### Work request
Decide whether each statement below agrees with the p_exclude_all documentation that follows, answering yes or no and quoting the words of the documentation that settle it. 1. All parameters must be named. 2. A row is excluded only when it matches every one of the criteria. 3. The default value of na.rm is TRUE.

### Extracted text
+===+
Apply a set of filters and summarise the actions of the filter to the dtrackr
history graph. Because of the ... filter specification, all parameters MUST BE
NAMED. The filters work in an combinatorial manner, i.e. the results EXCLUDE ALL
rows that match any of the criteria. If na.rm = TRUE
they also remove
anything that cannot be evaluated by any criteria.
Usage
p_exclude_all(
.data,
...,
.headline = .defaultHeadline(),
na.rm = FALSE,
.type = "exclusion",
.asOffshoot = TRUE,
.stage = (if (is.null(.tag)) "" else .tag),
.tag = NULL
)
Arguments
- .data
a dataframe which may be grouped
- ...
a dplyr filter specification as a set of formulae where the LHS are predicates to test the data set against, items that match any of the predicates will be excluded. The RHS is a glue specification, defining the message, to be entered in the history graph for each predicate. This can refer to grouping variables variables from the environment and {.excluded} and {.matched} or {.missing} (excluded = matched+missing), {.count} and {.total} - group and overall counts respectively, e.g. "excluding {.matched} items and {.missing} with missing values".
+===+
### Provided data

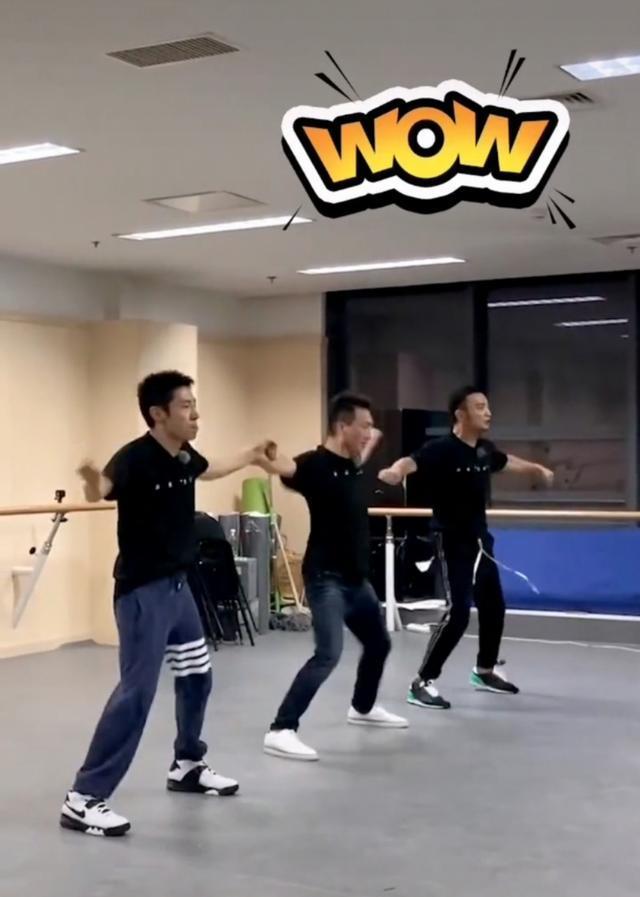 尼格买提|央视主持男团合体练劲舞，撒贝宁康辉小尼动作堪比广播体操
+===+
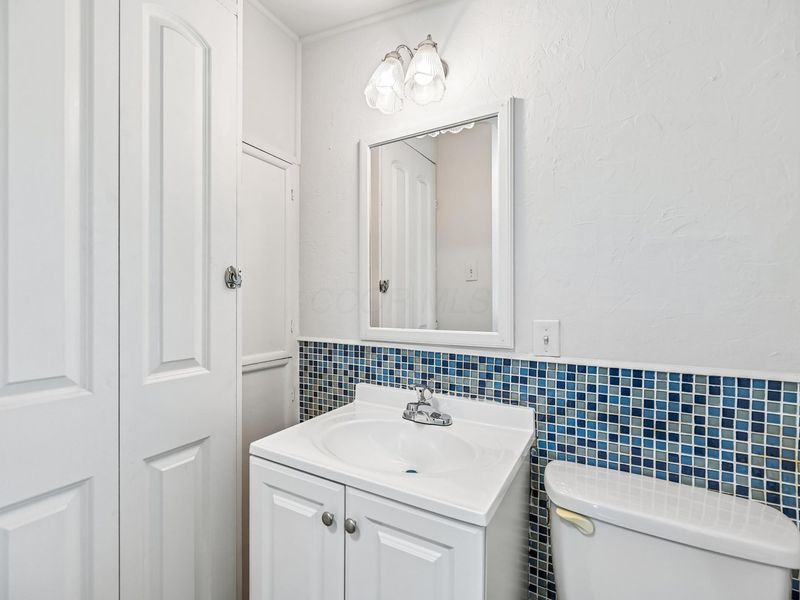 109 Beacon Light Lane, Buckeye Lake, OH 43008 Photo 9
+===+
### Answer
1. Yes: "all parameters MUST BE NAMED"
2. No: "the results EXCLUDE ALL rows that match any of the criteria"
3. No: "na.rm = FALSE"